Il piacere di leggere / Bergamo Città
Lunedì 08 Settembre 2025
La vita del padre, un viaggio tra memoria e nostalgia
LA RECENSIONE. «La vita immaginata» ha la forma di un’indagine a posteriori sulla vita del padre del protagonista. Steven Mills è uno stimato professore universitario, ma la sua vita sembra esplodere all’improvviso.

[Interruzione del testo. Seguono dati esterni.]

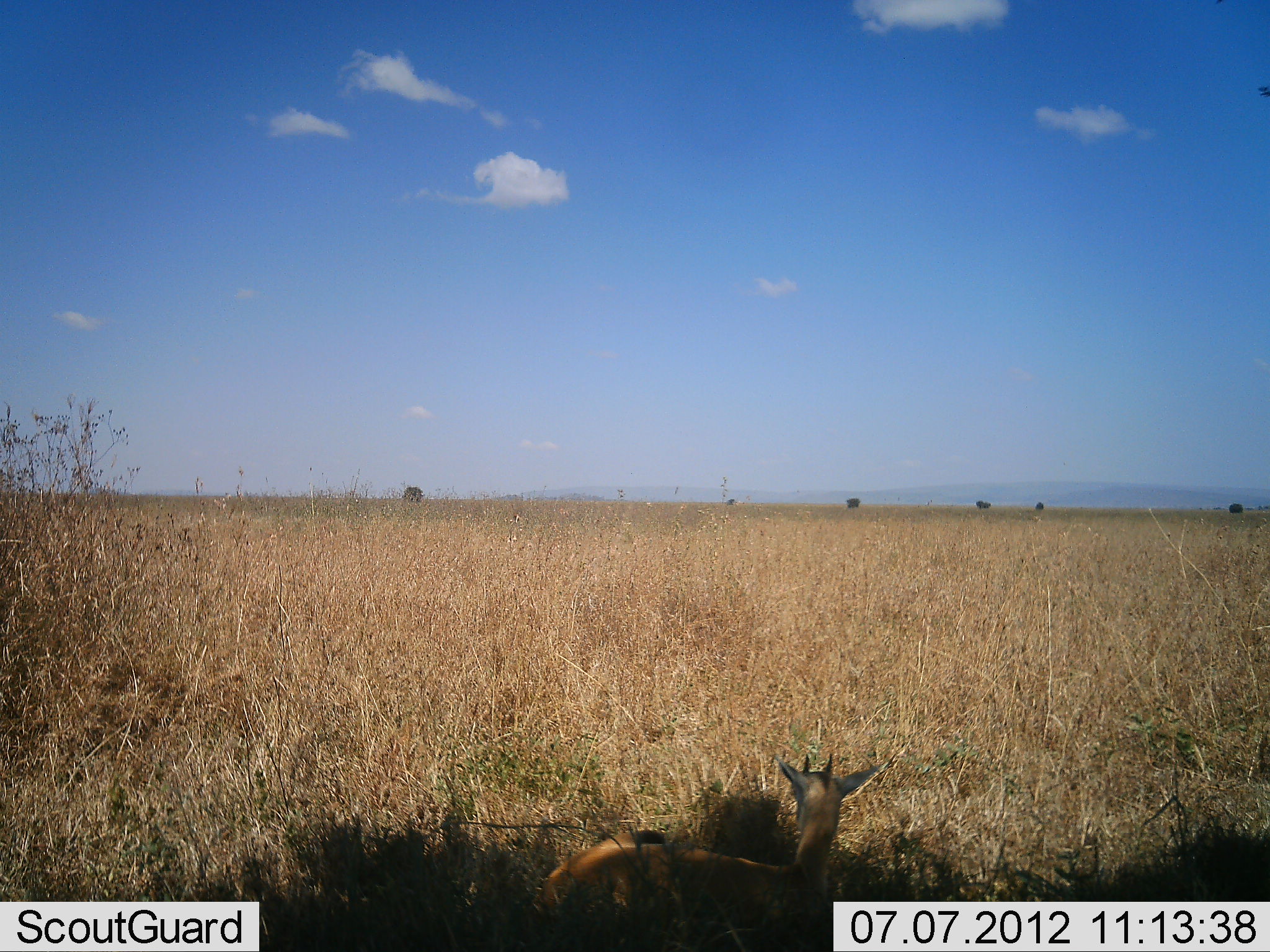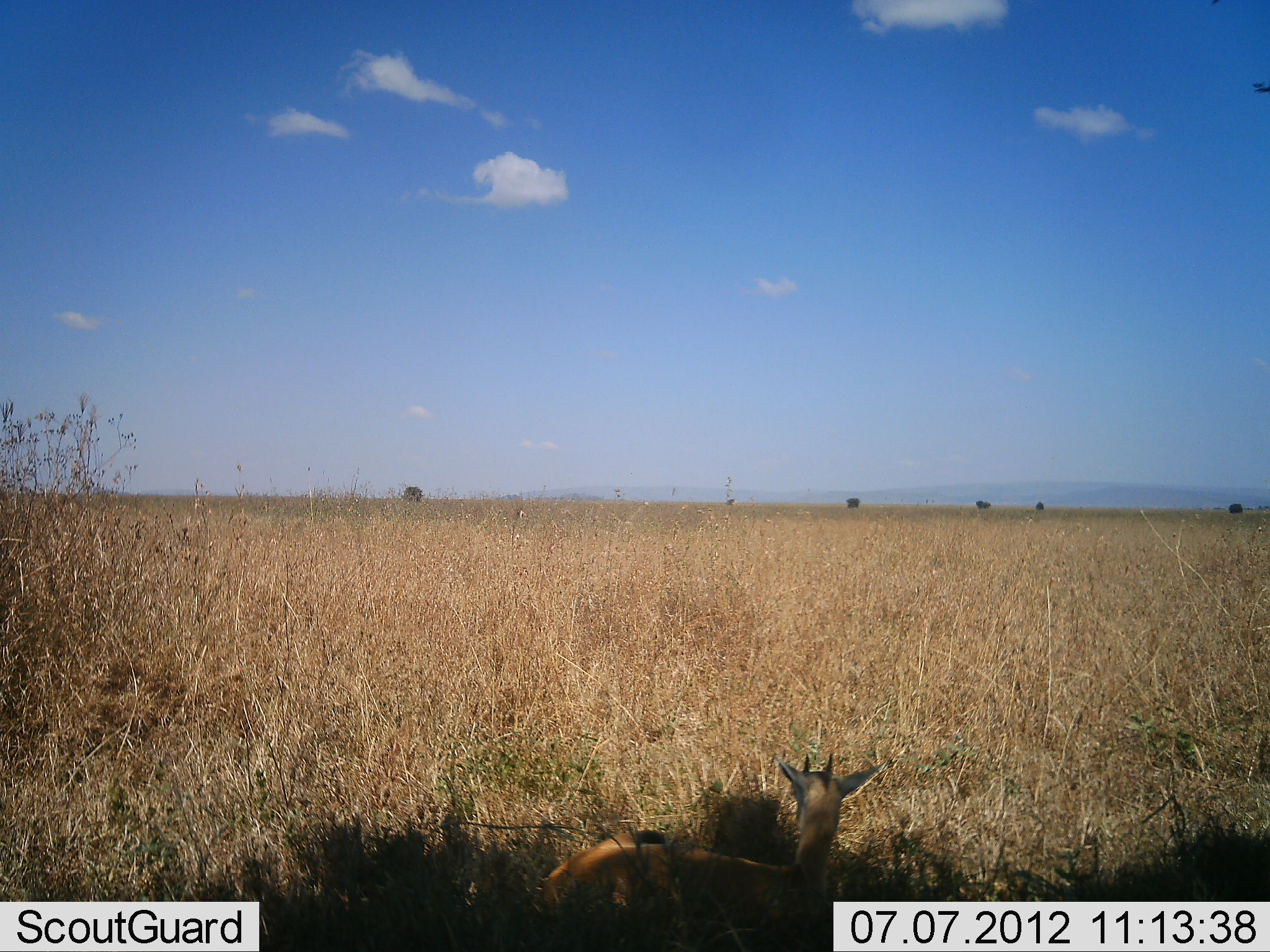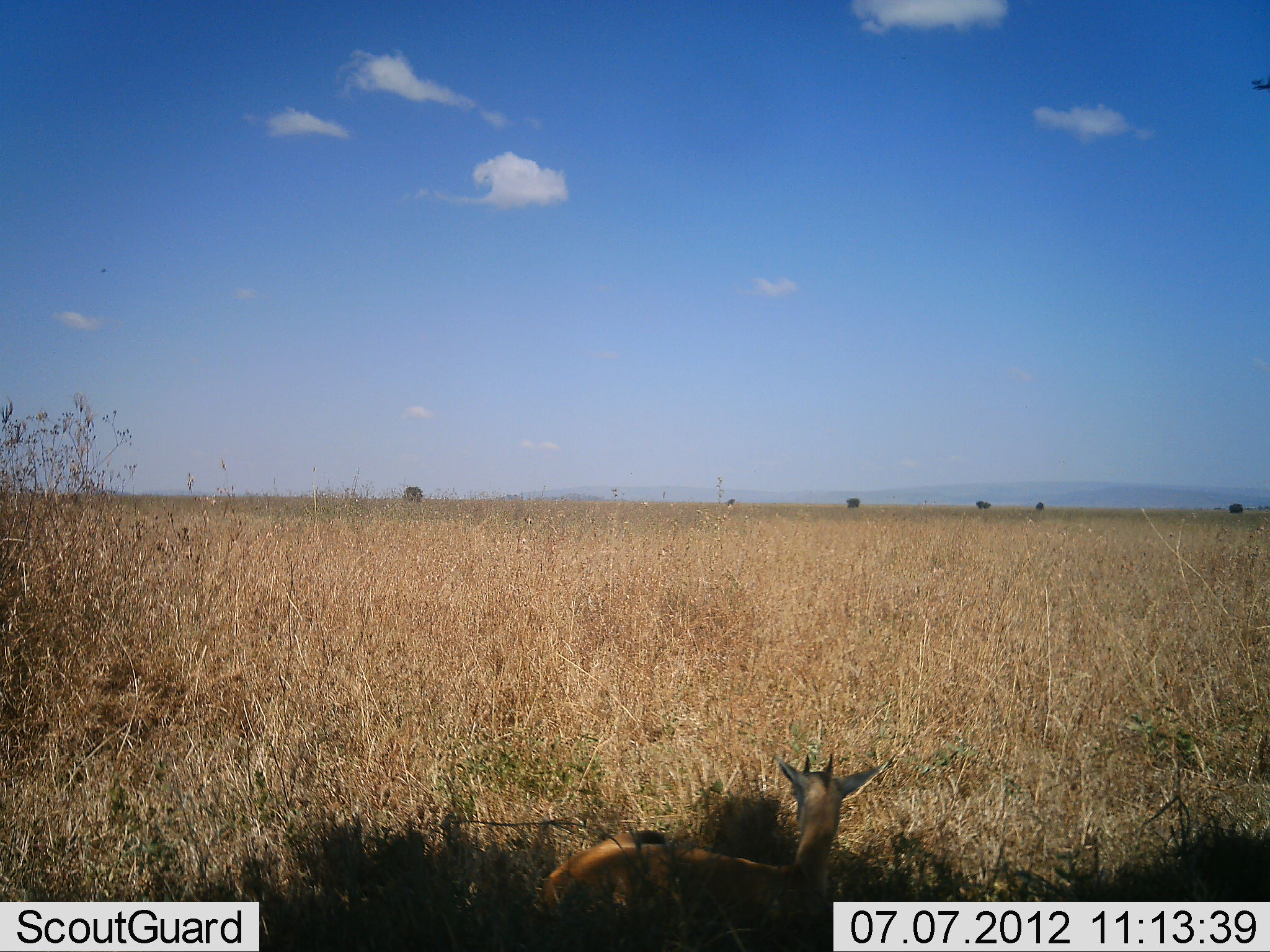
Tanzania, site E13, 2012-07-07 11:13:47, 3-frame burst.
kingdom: Animalia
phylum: Chordata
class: Mammalia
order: Artiodactyla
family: Bovidae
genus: Eudorcas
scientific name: Eudorcas thomsonii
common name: thomson's gazelle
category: gazellethomsons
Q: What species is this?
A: Gazellethomsons (thomson's gazelle) (Eudorcas thomsonii).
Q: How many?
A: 1.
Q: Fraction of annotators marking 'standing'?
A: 11%.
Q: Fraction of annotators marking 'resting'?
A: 89%.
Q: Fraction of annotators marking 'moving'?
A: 0%.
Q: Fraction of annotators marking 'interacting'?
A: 0%.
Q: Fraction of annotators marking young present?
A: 0%.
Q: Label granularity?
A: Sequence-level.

Premiato autore americano, Andrew J. Porter, nato nel 1972 in Pennsylvania, rappresenta una delle migliori leve della nuova letteratura contemporanea americana ed è sul solco di una tradizione che va da Bernard Malamud, Saul Bellow e in parte Philip Roth che si inserisce il suo ultimo potente romanzo, «La vita immaginata» (Feltrinelli, per la traduzione di Ada Arduini) che rinnova, attorno ad una tematica estremamente classica come il rapporto con il padre, il grande romanzo americano.
«La vita immaginata» ha la forma di un’indagine a posteriori sulla vita del padre del protagonista. Steven Mills è uno stimato professore universitario, ma la sua vita sembra esplodere all’improvviso. Sia sul lavoro che in famiglia tutto va in crisi lasciandolo sull’orlo del baratro. Ma quella che sembra essere apparentemente un’esplosione improvvisa in realtà ha un’origine molto ben precisa che arriva da lontano e riguarda l’abbandono del padre, la sua scomparsa che segna nel profondo l’esistenza di Steven allora ancora ragazzino.
La ricerca del padre parte ritornando con la memoria ai giorni degli anni Ottanta, all’estate del 1983 e a quella cupezza che attornia una tranquilla festa borghese. Steven analizza i ricordi che ha di suo padre intrecciandoli con le sue scelte e anche i suoi gesti quotidiani. Ritrova il padre in se stesso, ma purtroppo quasi tutto quello che rivede non gli piace e anzi lo lascia addolorato come colpito alle spalle da una memoria che sembra rivelare pezzo a pezzo tutti i frammenti di un’esistenza, la sua, che ora gli appare così profondamente sconosciuta nei suoi motivi più reconditi. Impossibile recuperare, impossibile ritornare a quei giorni se non facendosi attraversare tragicamente da una nostalgia solo in parte liberatoria.
Sullo sfondo l’energia solare splendente della California degli anni Ottanta, la musica, i film di quell’epoca e i desideri infranti di un giovane uomo oggi in profonda crisi. Il dolore di Steven è quello di un’assenza con cui fare i conti e che va al di là delle motivazioni specifiche che hanno segnato il rapporto con suo padre, ma che appartengono ad un’intera generazione senza padri e segnata da una fiducia mal riposta in un’individualismo rampante e aggressivo con cui ad un certo punto è d’obbligo fare i conti, anche se spesso proprio quei conti possono essere difficili da pagare. Un romanzo potente e malinconico che non nasconde le ambiguità dell’esistenza vista con gli occhi di un ragazzo, ma anche con la consapevolezza di un uomo adulto.